Política
Para chefe de propaganda de Bolsonaro, mídia é parceira na Previdência
Fabio Wajngarten exalta ‘boa vontade’ dos veículos para explicar a verdade, mas números do governo mostram que o pobre pagará a conta


A reforma da Previdência avança lentamente no Congresso, mas não é por falta de apoio da imprensa. O governo acredita que a mídia tem sido parceira nessa batalha. “A gente tem tido boa vontade pelos veículos de comunicação de explicar a verdade”, disse o secretário de Comunicação Social da Presidência, Fabio Wajngarten, durante uma audiência pública no Senado em 28 de maio.

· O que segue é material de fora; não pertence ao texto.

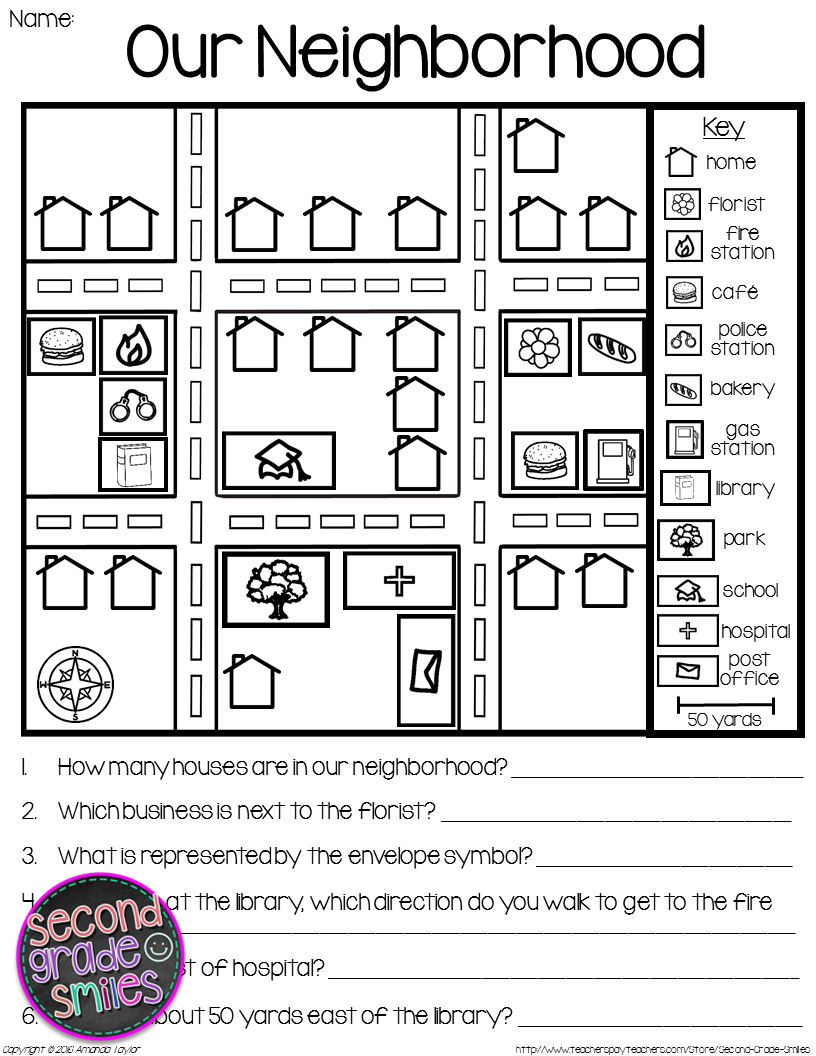 60 Printable Simple World Map 29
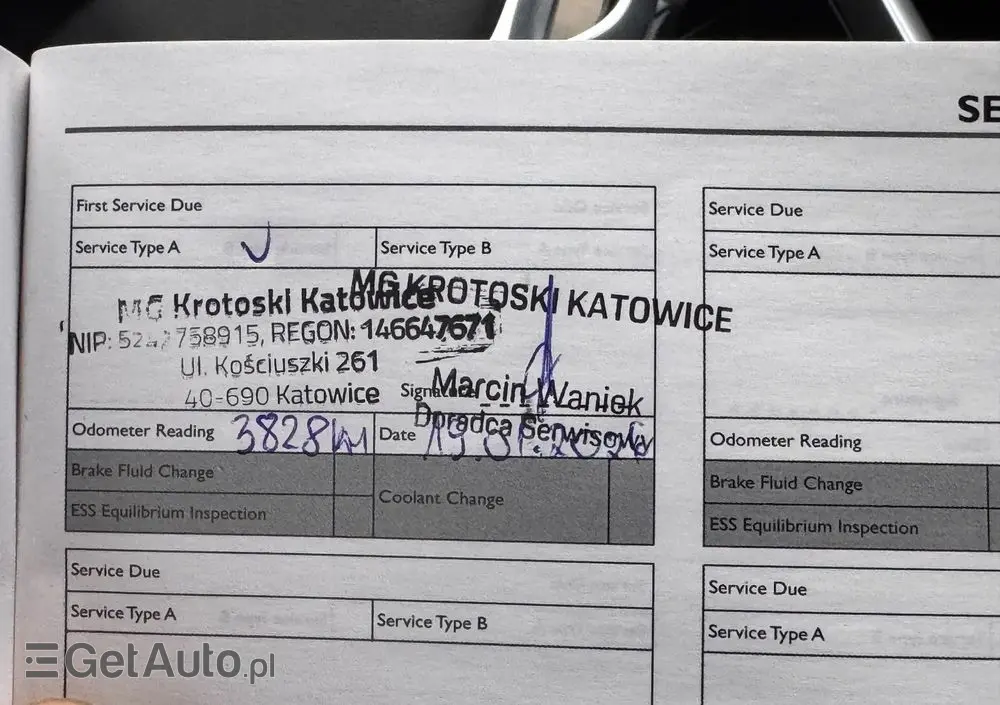 MG ZS 1.5 HEV+ Excite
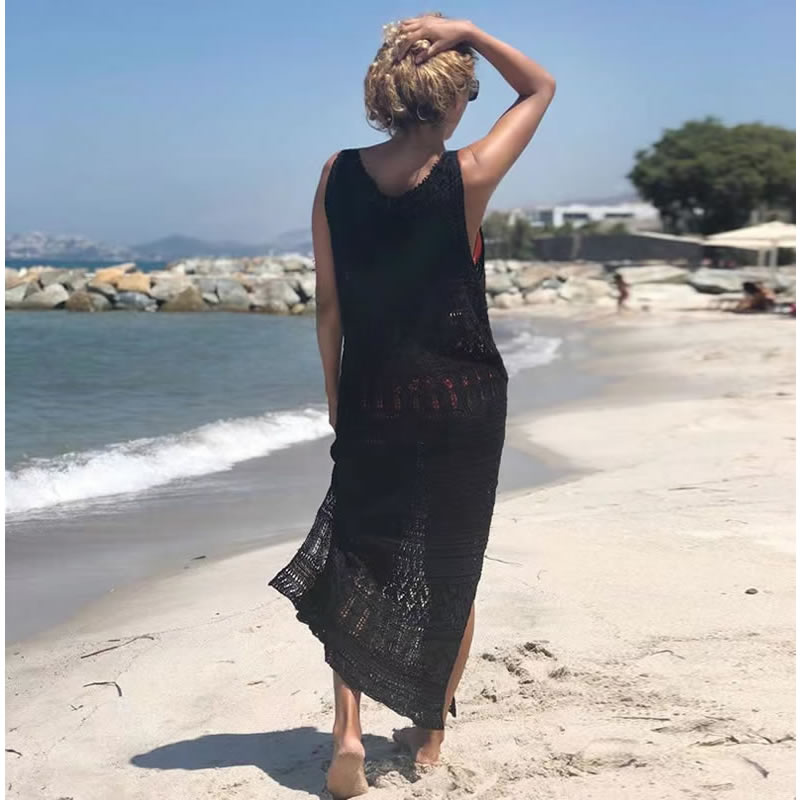 Beachwear & Covers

Explicar a “verdade”? Em março, ali mesmo no Senado, o comentarista econômico Eduardo Moreira debateu a reforma e declarou: “Você vê o quê (no noticiário)? Brancos, ricos, no ar-condicionado, comentando a questão da Previdência… Quantos negros foram ouvidos? Quantos representantes dos trabalhadores rurais?”
Números fornecidos pelo próprio governo em abril, depois de tentativas de mantê-los escondidos, também desmentem a “verdade” oficial. O combate a privilégios proclamado pelo governo corresponde a menos de 20% da reforma. O grosso da conta será pago pelos mais pobres.
A equipe econômica espera poupar 1,2 trilhão de reais em dez anos com a reforma. Desse total, 807 bilhões viriam de dificuldades impostas à obtenção de aposentadorias por trabalhadores que contribuem com o INSS, instituto que paga benefícios mensais de 1,4 mil, em média.
Os servidores públicos, muitos dos quais são marajás, vide o holerite de juízes, procuradores e assessores legislativos, recebem em média 8,6 mil de aposentadoria, pagos por uma espécie de INSS só deles, o RPPS. Com os servidores, a economia em uma década seria de 224 bilhões.
Eis o combate a privilégio nas aposentadorias: os mais pobres pagam 65% da conta e os mais abonados, 18%.
Para poupar mais dinheiro, o governo embutiu na reforma propostas que não têm relação direta com aposentadorias, mas atingem igualmente os mais pobres. Com dificuldades extras à obtenção por idosos de um tipo de benefício assistencial, o BPC, quer economizar 34 bilhões em dez anos. E com restrição ao pagamento de abono salarial, 169 bilhões.
Tudo somado, os mais pobres arcarão com 1 trilhão de reais da conta de 1,2 trilhão da proposta do governo, o equivalente a 83%.
“A alma do negócio”
Para convencer a população a aceitar a reforma e, dessa maneira, facilitar a aprovação da proposta pelos parlamentares, o governo aposta pesado em propaganda.
Com pompa, circunstância e dirigentes das principais emissoras de tevê, lançou uma campanha em 20 de maio com seus bordões de combate a privilégio e de que a conta será rachada por todos. Inclusive pelos militares, donos de uma reforma própria.
A aposentadoria nas Forças Armadas custa em média um valor parecido com a dos servidores, 8,4 mil mensais por militar. Pela proposta do governo, a reforma na caserna poupará aos cofres públicos apenas 10 bilhões de reais em uma década, pois Jair Bolsonaro propôs ao mesmo tempo um aumento salarial para as tropas.
O ex-capitão mergulha em programas de auditório, dá entrevistas em rádio, recebe empresários de mídia. Tudo para vender a reforma da Previdência. Em maio, passaram por seu gabinete os presidentes da Band, Johnny Saad, e da Rede TV!, Amilcare Dalevo Junior.
Até o lobista da Globo, Paulo Tonet Camargo, esteve por lá. Curioso: a intenção de Gustavo Bebbiano de receber Tonet foi uma das causas apontadas por Bolsonaro para demiti-lo da Secretaria-Geral da Presidência, em fevereiro.